Using Geo/parquet

Dr. Ryan Peek

Packages

The packages we’ll need:

library(dplyr) # wrangling
library(ggplot2) # viz
library(fs) # file management
library(here) # directory 

# spatial packages
library(tigris) # for census/geospatial data
library(sf) # wrangling geospatial data
library(geojsonsf)
library(nhdplusTools) # all things rivers in US
library(geoarrow)

Code Ready?

  • Open RStudio
  • Website:

https://d-rug.github.io/using-geoparquet-R



01:00

What is a .parquet file? (and why bother!?)

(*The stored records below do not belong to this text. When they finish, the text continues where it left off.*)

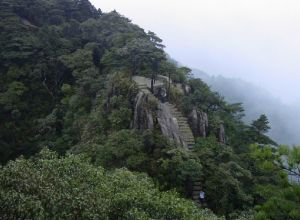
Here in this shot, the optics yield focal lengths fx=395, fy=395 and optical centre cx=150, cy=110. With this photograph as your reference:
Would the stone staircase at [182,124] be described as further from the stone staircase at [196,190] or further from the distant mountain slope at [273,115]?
the distant mountain slope at [273,115]

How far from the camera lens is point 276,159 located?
12656 mm

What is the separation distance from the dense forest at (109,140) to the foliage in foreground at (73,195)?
0.03 meters

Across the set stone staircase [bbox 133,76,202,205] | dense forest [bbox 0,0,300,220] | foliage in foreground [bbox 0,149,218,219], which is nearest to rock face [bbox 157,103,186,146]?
dense forest [bbox 0,0,300,220]

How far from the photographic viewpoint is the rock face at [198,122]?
2167 cm

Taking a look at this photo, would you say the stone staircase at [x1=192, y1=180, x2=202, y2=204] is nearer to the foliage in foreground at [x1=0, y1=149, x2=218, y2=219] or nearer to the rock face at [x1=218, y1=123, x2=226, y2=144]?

  • The parquet format is a file type that contains a table inside similar to a .csv

  • However these files are stored in binary form not as plain text

  • parquet files are column-oriented (unlike csv) and each column is stored independently

  • parquet embeds the schema or data types/structure within the data itself

Columnar data comparison following parquets column first approach

Columnar Data

geoarrow

  • package that leverages {sf} and arrow
  • really fast way to store large spatial data
  • can read or write parquet & sf files 1

Making space for time…

  • parquet files aren’t just about compression (though some savings here)

  • The real benefit is speed reading/operating/writing data!

Practice!

NHD Watersheds

  • Use {nhdplusTools} to get HUC12s for CA 1
  • Save out as a parquet file with {sf} class
  • Read in and make a map!

Watershed Boundary Dataset nested structure

Map of healthy watersheds with zoom circle

HUC12

Get CA Outline and HUC12

# create dir to save data
fs::dir_create("data")

# get CA and download HUC12s
ca <- tigris::states(progress_bar=FALSE) %>% filter(NAME=="California")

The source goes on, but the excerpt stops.